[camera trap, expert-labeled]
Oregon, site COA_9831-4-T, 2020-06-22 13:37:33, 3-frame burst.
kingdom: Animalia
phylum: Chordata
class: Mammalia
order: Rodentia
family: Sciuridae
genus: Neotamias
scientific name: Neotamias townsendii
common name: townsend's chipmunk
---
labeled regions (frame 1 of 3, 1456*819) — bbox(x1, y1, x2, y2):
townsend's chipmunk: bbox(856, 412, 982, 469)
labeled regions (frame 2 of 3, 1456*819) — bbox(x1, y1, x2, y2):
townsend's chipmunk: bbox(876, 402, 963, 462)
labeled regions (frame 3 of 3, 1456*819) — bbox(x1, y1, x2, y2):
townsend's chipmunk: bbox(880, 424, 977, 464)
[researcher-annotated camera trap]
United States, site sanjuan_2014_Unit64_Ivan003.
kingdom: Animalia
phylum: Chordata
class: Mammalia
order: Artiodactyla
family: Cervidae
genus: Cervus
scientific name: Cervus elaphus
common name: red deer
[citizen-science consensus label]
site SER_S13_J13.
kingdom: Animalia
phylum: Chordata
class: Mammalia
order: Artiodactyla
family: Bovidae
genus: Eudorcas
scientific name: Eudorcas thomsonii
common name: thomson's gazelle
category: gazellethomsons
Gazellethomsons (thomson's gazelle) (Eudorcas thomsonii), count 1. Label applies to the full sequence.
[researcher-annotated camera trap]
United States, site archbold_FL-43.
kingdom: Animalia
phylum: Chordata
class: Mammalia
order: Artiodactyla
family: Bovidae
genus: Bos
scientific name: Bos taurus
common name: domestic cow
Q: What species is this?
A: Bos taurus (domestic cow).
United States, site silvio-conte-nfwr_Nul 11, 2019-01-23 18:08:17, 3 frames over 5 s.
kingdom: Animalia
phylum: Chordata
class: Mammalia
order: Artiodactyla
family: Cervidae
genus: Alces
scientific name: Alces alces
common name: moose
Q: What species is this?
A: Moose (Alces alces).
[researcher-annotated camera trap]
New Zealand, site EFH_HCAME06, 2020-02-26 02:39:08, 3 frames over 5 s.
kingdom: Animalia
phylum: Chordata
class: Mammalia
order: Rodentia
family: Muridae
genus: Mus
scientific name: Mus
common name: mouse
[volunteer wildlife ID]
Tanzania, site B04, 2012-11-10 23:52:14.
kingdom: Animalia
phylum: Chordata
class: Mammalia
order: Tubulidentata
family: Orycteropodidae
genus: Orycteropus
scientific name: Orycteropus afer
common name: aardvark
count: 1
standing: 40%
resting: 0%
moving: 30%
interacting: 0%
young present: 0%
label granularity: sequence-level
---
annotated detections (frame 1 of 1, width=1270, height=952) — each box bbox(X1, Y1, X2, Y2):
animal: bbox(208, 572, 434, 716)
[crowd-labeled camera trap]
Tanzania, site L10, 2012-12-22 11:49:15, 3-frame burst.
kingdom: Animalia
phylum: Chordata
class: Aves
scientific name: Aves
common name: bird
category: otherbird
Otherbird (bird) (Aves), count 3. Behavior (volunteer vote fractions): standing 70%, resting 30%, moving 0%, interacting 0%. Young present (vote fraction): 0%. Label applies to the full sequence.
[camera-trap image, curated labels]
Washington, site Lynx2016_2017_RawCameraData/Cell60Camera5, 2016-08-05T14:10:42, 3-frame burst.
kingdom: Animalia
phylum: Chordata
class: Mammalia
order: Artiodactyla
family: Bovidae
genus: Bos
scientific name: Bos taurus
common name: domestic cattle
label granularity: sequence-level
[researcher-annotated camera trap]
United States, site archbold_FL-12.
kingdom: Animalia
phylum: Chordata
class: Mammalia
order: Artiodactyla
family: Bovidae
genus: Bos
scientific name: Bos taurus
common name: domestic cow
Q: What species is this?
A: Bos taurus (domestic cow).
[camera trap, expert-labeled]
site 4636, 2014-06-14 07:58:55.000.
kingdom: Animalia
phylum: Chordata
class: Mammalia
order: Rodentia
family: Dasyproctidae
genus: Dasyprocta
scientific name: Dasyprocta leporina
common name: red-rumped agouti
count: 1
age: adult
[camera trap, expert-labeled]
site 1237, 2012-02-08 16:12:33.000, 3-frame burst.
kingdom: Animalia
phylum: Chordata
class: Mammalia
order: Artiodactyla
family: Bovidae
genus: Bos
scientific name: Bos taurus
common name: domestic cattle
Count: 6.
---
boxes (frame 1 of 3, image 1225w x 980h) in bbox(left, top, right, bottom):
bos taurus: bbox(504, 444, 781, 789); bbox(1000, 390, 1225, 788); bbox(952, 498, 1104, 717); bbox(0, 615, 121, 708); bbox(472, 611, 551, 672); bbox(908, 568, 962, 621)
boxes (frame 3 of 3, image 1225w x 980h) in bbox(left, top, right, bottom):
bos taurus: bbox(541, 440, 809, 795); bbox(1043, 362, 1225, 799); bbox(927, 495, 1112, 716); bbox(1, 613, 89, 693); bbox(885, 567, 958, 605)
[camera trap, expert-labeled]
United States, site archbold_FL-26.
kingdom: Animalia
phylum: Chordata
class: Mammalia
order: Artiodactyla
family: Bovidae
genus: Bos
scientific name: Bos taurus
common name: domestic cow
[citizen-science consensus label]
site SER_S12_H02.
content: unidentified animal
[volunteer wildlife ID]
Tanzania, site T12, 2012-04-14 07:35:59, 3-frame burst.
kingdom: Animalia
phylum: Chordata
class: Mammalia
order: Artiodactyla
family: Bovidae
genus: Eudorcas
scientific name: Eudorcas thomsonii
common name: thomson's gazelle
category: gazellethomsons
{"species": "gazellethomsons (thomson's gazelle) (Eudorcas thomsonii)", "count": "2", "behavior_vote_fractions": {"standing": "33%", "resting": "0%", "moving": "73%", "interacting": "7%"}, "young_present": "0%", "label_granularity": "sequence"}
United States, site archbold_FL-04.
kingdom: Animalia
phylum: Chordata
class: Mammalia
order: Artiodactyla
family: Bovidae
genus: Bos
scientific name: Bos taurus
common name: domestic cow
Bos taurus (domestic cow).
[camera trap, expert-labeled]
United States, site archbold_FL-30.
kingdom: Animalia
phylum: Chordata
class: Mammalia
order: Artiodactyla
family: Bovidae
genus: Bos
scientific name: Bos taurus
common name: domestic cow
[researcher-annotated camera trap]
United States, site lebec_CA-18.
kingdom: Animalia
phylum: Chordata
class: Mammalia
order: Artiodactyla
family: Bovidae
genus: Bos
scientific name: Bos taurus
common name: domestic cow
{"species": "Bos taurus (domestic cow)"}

■ ■ ■ ■ ■ ■ ■

**TASK TO COMPLETE:** Each line above is to be repeated exactly.

**RESPONSE TO THIS TASK:**
[camera trap, expert-labeled]
Oregon, site COA_9831-4-T, 2020-06-22 13:37:33, 3-frame burst.
kingdom: Animalia
phylum: Chordata
class: Mammalia
order: Rodentia
family: Sciuridae
genus: Neotamias
scientific name: Neotamias townsendii
common name: townsend's chipmunk
---
labeled regions (frame 1 of 3, 1456*819) — bbox(x1, y1, x2, y2):
townsend's chipmunk: bbox(856, 412, 982, 469)
labeled regions (frame 2 of 3, 1456*819) — bbox(x1, y1, x2, y2):
townsend's chipmunk: bbox(876, 402, 963, 462)
labeled regions (frame 3 of 3, 1456*819) — bbox(x1, y1, x2, y2):
townsend's chipmunk: bbox(880, 424, 977, 464)
[researcher-annotated camera trap]
United States, site sanjuan_2014_Unit64_Ivan003.
kingdom: Animalia
phylum: Chordata
class: Mammalia
order: Artiodactyla
family: Cervidae
genus: Cervus
scientific name: Cervus elaphus
common name: red deer
[citizen-science consensus label]
site SER_S13_J13.
kingdom: Animalia
phylum: Chordata
class: Mammalia
order: Artiodactyla
family: Bovidae
genus: Eudorcas
scientific name: Eudorcas thomsonii
common name: thomson's gazelle
category: gazellethomsons
Gazellethomsons (thomson's gazelle) (Eudorcas thomsonii), count 1. Label applies to the full sequence.
[researcher-annotated camera trap]
United States, site archbold_FL-43.
kingdom: Animalia
phylum: Chordata
class: Mammalia
order: Artiodactyla
family: Bovidae
genus: Bos
scientific name: Bos taurus
common name: domestic cow
Q: What species is this?
A: Bos taurus (domestic cow).
United States, site silvio-conte-nfwr_Nul 11, 2019-01-23 18:08:17, 3 frames over 5 s.
kingdom: Animalia
phylum: Chordata
class: Mammalia
order: Artiodactyla
family: Cervidae
genus: Alces
scientific name: Alces alces
common name: moose
Q: What species is this?
A: Moose (Alces alces).
[researcher-annotated camera trap]
New Zealand, site EFH_HCAME06, 2020-02-26 02:39:08, 3 frames over 5 s.
kingdom: Animalia
phylum: Chordata
class: Mammalia
order: Rodentia
family: Muridae
genus: Mus
scientific name: Mus
common name: mouse
[volunteer wildlife ID]
Tanzania, site B04, 2012-11-10 23:52:14.
kingdom: Animalia
phylum: Chordata
class: Mammalia
order: Tubulidentata
family: Orycteropodidae
genus: Orycteropus
scientific name: Orycteropus afer
common name: aardvark
count: 1
standing: 40%
resting: 0%
moving: 30%
interacting: 0%
young present: 0%
label granularity: sequence-level
---
annotated detections (frame 1 of 1, width=1270, height=952) — each box bbox(X1, Y1, X2, Y2):
animal: bbox(208, 572, 434, 716)
[crowd-labeled camera trap]
Tanzania, site L10, 2012-12-22 11:49:15, 3-frame burst.
kingdom: Animalia
phylum: Chordata
class: Aves
scientific name: Aves
common name: bird
category: otherbird
Otherbird (bird) (Aves), count 3. Behavior (volunteer vote fractions): standing 70%, resting 30%, moving 0%, interacting 0%. Young present (vote fraction): 0%. Label applies to the full sequence.
[camera-trap image, curated labels]
Washington, site Lynx2016_2017_RawCameraData/Cell60Camera5, 2016-08-05T14:10:42, 3-frame burst.
kingdom: Animalia
phylum: Chordata
class: Mammalia
order: Artiodactyla
family: Bovidae
genus: Bos
scientific name: Bos taurus
common name: domestic cattle
label granularity: sequence-level
[researcher-annotated camera trap]
United States, site archbold_FL-12.
kingdom: Animalia
phylum: Chordata
class: Mammalia
order: Artiodactyla
family: Bovidae
genus: Bos
scientific name: Bos taurus
common name: domestic cow
Q: What species is this?
A: Bos taurus (domestic cow).
[camera trap, expert-labeled]
site 4636, 2014-06-14 07:58:55.000.
kingdom: Animalia
phylum: Chordata
class: Mammalia
order: Rodentia
family: Dasyproctidae
genus: Dasyprocta
scientific name: Dasyprocta leporina
common name: red-rumped agouti
count: 1
age: adult
[camera trap, expert-labeled]
site 1237, 2012-02-08 16:12:33.000, 3-frame burst.
kingdom: Animalia
phylum: Chordata
class: Mammalia
order: Artiodactyla
family: Bovidae
genus: Bos
scientific name: Bos taurus
common name: domestic cattle
Count: 6.
---
boxes (frame 1 of 3, image 1225w x 980h) in bbox(left, top, right, bottom):
bos taurus: bbox(504, 444, 781, 789); bbox(1000, 390, 1225, 788); bbox(952, 498, 1104, 717); bbox(0, 615, 121, 708); bbox(472, 611, 551, 672); bbox(908, 568, 962, 621)
boxes (frame 3 of 3, image 1225w x 980h) in bbox(left, top, right, bottom):
bos taurus: bbox(541, 440, 809, 795); bbox(1043, 362, 1225, 799); bbox(927, 495, 1112, 716); bbox(1, 613, 89, 693); bbox(885, 567, 958, 605)
[camera trap, expert-labeled]
United States, site archbold_FL-26.
kingdom: Animalia
phylum: Chordata
class: Mammalia
order: Artiodactyla
family: Bovidae
genus: Bos
scientific name: Bos taurus
common name: domestic cow
[citizen-science consensus label]
site SER_S12_H02.
content: unidentified animal
[volunteer wildlife ID]
Tanzania, site T12, 2012-04-14 07:35:59, 3-frame burst.
kingdom: Animalia
phylum: Chordata
class: Mammalia
order: Artiodactyla
family: Bovidae
genus: Eudorcas
scientific name: Eudorcas thomsonii
common name: thomson's gazelle
category: gazellethomsons
{"species": "gazellethomsons (thomson's gazelle) (Eudorcas thomsonii)", "count": "2", "behavior_vote_fractions": {"standing": "33%", "resting": "0%", "moving": "73%", "interacting": "7%"}, "young_present": "0%", "label_granularity": "sequence"}
United States, site archbold_FL-04.
kingdom: Animalia
phylum: Chordata
class: Mammalia
order: Artiodactyla
family: Bovidae
genus: Bos
scientific name: Bos taurus
common name: domestic cow
Bos taurus (domestic cow).
[camera trap, expert-labeled]
United States, site archbold_FL-30.
kingdom: Animalia
phylum: Chordata
class: Mammalia
order: Artiodactyla
family: Bovidae
genus: Bos
scientific name: Bos taurus
common name: domestic cow
[researcher-annotated camera trap]
United States, site lebec_CA-18.
kingdom: Animalia
phylum: Chordata
class: Mammalia
order: Artiodactyla
family: Bovidae
genus: Bos
scientific name: Bos taurus
common name: domestic cow
{"species": "Bos taurus (domestic cow)"}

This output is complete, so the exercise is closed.